§ READING TEXT:
[Start]
Legacy application – Refactoring or reengineering? (VII)

We have seen in the previous post how to use the SonarQube dashboard to estimate the effort of caracterization tests, recommended by Michael Feathers in his book ‘Working Effectively with Legacy Code’.

We categorized the various components of our Legacy application (Microsoft Word 1.1a) in different groups, the simplest functions with Cyclomatic Complexity (CC) of less than 20 points, the complex and very complex functions up to 200 points CC, and finally 6 ‘monster’ components.

We built a formula based on the Cyclomatic Complexity and a readability factor, in order to evaluate the testing effort on each of these groups.

Evaluation of results

We got a total score of 234 days, broken down as follows:

Table 1 – Distribution of the test effort by category of components

93.5 days to cover 60% of the functions with a CC lower than 20 points, representing 40% of the total effort and 44% of the total Cyclomatic Complexity of the application.
[End]
§ GIVEN DATA:
[Start]
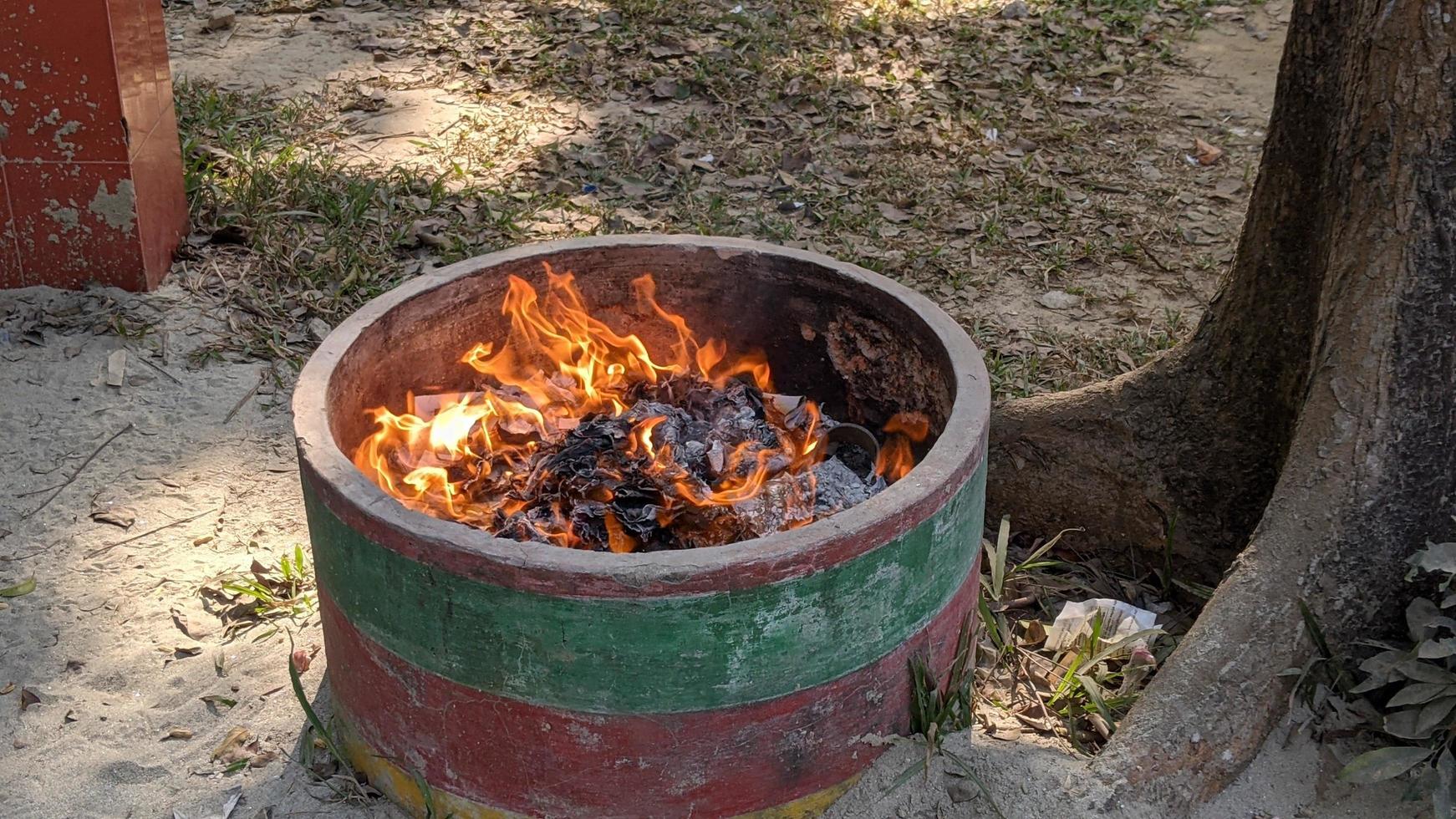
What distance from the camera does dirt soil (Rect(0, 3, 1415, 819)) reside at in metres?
3.02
[End]
§ THE EXERCISE:
Reproduce, word for word, the entire post above on refactoring or reengineering a legacy application, from its title to its final sentence.

§ SOLUTION TO THE EXERCISE:
Legacy application – Refactoring or reengineering? (VII)

We have seen in the previous post how to use the SonarQube dashboard to estimate the effort of caracterization tests, recommended by Michael Feathers in his book ‘Working Effectively with Legacy Code’.

We categorized the various components of our Legacy application (Microsoft Word 1.1a) in different groups, the simplest functions with Cyclomatic Complexity (CC) of less than 20 points, the complex and very complex functions up to 200 points CC, and finally 6 ‘monster’ components.

We built a formula based on the Cyclomatic Complexity and a readability factor, in order to evaluate the testing effort on each of these groups.

Evaluation of results

We got a total score of 234 days, broken down as follows:

Table 1 – Distribution of the test effort by category of components

93.5 days to cover 60% of the functions with a CC lower than 20 points, representing 40% of the total effort and 44% of the total Cyclomatic Complexity of the application.